During the experiments with laboratory mice, the scientists found abnormal forms of apolipoprotein A-I (Apo A-I) inside the livers of infected male mice but not infected females. Apo A-I is known to be a protein involved in combating inflammation.
Subsequently, they recognized abnormal forms of these Apo A-I proteins inside the blood of men infected with HBV, but not in women. Besides explaining the gender differences, the proteins may be able to present chief markers for tracking the development of hepatitis B.
Shuhan Sun, Fang Wang, along with their colleagues were believed to have found that chronic hepatitis B progresses and cause liver damage quicker in men.
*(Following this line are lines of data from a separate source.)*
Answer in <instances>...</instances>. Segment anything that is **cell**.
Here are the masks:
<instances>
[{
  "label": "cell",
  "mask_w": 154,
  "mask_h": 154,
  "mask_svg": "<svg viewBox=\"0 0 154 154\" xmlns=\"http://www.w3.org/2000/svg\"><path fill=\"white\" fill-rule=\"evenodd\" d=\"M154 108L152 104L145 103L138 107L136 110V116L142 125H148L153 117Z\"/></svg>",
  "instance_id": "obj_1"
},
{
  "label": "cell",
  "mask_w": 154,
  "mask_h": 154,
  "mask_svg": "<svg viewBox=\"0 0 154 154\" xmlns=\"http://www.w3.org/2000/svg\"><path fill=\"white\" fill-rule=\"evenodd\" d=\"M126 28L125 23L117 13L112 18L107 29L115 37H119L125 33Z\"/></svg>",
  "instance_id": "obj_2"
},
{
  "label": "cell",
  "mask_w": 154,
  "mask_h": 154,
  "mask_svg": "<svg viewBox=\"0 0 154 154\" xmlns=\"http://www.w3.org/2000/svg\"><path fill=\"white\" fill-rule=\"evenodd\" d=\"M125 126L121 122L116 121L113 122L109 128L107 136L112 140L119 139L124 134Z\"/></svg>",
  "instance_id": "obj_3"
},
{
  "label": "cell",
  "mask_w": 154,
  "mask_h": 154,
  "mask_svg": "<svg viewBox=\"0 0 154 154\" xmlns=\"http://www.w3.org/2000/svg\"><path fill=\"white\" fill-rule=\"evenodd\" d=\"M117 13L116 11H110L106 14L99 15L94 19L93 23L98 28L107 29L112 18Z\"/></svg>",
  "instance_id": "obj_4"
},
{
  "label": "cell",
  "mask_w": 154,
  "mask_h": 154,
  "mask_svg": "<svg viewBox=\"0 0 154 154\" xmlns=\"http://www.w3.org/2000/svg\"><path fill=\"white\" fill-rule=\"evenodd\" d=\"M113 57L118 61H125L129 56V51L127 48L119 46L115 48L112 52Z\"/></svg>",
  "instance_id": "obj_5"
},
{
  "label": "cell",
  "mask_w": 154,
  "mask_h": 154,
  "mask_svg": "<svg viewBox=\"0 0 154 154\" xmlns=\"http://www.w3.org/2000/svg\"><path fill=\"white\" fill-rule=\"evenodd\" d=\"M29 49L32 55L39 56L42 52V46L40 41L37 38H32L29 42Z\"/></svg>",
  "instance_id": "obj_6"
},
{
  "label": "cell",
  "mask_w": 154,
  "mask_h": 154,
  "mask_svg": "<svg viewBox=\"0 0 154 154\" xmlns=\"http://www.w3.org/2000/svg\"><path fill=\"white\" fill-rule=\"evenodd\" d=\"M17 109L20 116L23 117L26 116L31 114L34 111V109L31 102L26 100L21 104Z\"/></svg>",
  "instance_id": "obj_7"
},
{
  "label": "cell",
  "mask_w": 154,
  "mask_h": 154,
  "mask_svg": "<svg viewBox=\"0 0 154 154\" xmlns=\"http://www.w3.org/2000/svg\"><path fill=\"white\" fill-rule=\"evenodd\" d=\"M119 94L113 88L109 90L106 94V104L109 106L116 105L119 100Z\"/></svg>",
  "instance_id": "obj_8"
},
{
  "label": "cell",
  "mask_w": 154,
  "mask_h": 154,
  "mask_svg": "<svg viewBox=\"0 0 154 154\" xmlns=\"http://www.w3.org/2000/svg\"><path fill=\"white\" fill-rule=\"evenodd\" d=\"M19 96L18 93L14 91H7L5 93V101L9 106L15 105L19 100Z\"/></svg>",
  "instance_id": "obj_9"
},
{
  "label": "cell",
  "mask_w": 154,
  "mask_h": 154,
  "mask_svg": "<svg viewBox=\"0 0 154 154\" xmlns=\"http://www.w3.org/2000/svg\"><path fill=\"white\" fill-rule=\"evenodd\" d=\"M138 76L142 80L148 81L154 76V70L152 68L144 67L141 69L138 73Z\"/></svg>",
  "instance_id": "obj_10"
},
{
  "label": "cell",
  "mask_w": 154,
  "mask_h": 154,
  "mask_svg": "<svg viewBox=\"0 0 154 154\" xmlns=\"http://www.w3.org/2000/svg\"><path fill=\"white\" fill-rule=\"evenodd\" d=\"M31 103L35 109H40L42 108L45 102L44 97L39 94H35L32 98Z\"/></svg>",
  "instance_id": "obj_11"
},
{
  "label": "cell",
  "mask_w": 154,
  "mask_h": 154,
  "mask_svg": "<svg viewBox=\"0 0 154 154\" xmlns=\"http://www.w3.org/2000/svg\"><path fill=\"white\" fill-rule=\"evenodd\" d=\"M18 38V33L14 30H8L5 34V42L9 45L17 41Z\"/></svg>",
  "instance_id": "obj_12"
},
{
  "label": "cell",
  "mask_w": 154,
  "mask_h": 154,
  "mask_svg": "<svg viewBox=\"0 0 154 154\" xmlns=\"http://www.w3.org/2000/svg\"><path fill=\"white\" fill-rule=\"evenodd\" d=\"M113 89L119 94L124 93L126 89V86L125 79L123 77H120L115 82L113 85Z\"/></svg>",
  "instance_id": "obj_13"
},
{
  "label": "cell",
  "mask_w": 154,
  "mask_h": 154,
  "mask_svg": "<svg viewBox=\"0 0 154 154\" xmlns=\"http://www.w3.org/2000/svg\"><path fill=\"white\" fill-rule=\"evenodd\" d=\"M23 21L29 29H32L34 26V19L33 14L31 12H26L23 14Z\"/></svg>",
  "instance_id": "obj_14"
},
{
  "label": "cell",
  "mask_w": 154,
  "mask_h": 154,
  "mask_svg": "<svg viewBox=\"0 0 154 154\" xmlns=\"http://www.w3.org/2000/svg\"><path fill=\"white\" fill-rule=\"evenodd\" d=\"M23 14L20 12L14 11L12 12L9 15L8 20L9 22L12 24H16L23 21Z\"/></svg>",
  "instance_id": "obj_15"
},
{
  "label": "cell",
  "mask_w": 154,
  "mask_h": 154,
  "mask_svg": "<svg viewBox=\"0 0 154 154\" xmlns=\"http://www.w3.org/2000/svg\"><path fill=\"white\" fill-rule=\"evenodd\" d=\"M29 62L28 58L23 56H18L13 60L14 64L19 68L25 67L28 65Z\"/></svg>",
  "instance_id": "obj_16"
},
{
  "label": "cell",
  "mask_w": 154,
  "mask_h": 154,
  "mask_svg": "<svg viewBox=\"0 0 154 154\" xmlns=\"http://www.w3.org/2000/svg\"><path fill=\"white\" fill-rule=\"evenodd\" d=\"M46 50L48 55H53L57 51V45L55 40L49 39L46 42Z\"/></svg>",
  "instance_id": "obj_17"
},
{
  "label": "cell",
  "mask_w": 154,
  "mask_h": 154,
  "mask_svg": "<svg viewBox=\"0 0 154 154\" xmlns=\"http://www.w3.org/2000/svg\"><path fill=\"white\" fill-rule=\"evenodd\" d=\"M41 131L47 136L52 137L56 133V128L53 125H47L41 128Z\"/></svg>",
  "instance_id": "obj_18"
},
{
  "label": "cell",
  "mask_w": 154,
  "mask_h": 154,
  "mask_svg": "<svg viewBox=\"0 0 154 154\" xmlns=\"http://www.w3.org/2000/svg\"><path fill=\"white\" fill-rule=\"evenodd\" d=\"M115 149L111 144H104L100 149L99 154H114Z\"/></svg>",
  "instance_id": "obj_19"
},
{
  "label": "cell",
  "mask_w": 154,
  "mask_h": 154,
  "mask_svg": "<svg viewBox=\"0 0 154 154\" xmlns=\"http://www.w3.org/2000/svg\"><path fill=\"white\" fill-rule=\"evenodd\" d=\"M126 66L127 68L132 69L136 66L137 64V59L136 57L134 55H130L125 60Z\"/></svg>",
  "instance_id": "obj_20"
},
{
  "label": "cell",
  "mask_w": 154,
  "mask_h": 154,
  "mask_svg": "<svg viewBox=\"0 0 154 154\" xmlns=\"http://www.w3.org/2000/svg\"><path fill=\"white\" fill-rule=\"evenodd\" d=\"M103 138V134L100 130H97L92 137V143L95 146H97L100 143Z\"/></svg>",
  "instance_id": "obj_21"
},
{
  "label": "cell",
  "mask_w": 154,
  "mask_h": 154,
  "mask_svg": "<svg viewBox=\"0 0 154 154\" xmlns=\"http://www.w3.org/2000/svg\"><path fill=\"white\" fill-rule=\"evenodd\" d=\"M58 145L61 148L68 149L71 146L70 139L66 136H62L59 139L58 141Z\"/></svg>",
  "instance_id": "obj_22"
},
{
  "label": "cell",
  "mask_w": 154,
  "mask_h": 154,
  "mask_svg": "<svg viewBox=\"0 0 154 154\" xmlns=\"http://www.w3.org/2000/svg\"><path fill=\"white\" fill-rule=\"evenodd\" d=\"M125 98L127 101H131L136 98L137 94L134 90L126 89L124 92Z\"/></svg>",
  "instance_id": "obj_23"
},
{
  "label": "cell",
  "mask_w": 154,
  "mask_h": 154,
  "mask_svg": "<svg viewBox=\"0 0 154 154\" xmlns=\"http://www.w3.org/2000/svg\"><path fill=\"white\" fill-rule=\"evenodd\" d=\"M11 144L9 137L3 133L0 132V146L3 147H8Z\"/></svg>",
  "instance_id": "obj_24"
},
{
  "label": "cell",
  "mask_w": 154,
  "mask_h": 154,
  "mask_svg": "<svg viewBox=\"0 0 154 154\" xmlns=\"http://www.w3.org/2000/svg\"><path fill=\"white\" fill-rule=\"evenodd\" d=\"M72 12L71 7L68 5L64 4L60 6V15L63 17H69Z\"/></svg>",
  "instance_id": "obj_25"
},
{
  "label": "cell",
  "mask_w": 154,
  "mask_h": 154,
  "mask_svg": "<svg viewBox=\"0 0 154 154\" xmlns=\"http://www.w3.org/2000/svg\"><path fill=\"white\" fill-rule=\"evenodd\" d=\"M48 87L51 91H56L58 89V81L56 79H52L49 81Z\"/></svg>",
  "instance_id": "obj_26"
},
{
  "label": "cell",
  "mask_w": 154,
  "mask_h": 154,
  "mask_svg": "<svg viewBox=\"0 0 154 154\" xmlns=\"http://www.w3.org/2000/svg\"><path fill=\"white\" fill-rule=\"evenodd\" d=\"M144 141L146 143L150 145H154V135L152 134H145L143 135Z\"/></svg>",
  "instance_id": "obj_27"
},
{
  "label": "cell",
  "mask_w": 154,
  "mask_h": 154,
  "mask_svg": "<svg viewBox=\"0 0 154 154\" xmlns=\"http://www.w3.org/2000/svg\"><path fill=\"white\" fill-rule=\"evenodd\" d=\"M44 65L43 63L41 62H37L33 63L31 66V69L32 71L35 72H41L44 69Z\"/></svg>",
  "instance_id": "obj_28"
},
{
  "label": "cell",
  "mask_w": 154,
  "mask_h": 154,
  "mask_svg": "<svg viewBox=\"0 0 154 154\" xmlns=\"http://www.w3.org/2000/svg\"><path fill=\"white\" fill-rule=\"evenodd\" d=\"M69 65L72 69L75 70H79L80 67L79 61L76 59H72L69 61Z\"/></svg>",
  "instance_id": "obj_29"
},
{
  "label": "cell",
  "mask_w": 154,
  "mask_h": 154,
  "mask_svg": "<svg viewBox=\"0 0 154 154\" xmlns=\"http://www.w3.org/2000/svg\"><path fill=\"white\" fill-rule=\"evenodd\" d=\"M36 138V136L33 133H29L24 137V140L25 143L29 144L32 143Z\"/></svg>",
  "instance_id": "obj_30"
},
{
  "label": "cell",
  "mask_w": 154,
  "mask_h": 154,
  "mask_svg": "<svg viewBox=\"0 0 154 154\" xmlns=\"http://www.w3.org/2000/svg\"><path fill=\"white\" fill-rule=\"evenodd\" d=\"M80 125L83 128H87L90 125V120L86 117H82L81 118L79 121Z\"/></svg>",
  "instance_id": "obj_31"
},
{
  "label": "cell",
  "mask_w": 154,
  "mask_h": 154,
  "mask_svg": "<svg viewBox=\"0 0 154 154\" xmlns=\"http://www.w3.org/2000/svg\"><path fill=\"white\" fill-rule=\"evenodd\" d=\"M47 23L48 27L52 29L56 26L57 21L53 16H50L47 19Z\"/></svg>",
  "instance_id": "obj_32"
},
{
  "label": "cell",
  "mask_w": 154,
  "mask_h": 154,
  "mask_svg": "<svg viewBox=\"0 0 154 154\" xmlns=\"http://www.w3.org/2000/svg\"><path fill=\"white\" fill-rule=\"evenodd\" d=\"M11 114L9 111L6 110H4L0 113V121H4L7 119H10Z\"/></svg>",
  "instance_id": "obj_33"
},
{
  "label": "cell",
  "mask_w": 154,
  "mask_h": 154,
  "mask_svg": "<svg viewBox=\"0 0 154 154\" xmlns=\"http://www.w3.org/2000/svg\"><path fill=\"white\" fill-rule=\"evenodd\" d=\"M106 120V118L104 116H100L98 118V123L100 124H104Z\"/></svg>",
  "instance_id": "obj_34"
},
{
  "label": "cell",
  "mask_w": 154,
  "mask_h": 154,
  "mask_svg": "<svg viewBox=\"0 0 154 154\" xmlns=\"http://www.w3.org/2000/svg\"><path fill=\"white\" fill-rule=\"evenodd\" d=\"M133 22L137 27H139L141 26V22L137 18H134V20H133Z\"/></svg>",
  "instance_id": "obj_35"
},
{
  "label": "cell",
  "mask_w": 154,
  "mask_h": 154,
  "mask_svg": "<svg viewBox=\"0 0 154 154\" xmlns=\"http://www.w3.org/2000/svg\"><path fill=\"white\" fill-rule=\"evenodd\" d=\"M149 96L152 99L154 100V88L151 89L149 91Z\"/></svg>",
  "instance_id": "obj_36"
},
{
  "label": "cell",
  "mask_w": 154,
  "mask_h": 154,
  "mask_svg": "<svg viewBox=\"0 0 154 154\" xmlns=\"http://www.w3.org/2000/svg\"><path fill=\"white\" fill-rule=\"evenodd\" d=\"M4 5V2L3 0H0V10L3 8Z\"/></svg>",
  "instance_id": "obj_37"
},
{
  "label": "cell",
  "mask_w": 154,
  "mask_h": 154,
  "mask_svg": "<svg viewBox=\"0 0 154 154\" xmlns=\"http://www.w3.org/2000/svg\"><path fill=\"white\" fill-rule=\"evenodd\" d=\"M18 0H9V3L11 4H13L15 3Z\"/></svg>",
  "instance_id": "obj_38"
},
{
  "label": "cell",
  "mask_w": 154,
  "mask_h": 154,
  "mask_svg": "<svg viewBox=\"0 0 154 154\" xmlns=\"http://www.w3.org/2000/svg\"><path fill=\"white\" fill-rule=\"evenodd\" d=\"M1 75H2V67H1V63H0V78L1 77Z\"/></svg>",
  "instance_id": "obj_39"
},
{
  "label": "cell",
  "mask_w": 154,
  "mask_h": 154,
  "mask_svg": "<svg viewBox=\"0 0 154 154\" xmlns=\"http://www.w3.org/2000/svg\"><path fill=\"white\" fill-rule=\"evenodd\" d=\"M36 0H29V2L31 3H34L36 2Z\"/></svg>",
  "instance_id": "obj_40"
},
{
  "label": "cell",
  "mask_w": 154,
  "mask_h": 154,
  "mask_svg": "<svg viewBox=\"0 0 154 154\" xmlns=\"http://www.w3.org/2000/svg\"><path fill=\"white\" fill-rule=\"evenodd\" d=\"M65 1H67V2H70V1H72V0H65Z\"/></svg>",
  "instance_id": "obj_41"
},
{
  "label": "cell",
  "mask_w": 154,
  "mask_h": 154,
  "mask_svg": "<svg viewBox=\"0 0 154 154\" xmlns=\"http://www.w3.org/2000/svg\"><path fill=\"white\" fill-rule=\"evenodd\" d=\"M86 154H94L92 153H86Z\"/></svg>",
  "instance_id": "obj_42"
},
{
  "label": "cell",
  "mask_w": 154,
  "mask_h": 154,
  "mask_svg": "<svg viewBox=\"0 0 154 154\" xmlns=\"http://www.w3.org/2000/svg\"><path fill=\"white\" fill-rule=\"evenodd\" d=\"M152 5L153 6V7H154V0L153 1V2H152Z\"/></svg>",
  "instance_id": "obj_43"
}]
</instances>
Furthermore, the virus in men appears to lead to serious complications such as cirrhosis and liver cancer.
In addition, men infected with HBV seem to be 6 times more prone to develop a chronic form of the disease in contrast to women. It was estimated that about 400 million people all over the world suffer from chronic hepatitis B, including a form that is extremely infectious. More so, this deadly infection could perhaps be transmitted via blood, saliva and sexual contact.
The findings of the study, ‘An altered pattern of liver apolipoprotein A-I is implicated in male chronic hepatitis B progression’ have been published in the Journal of Proteome Research.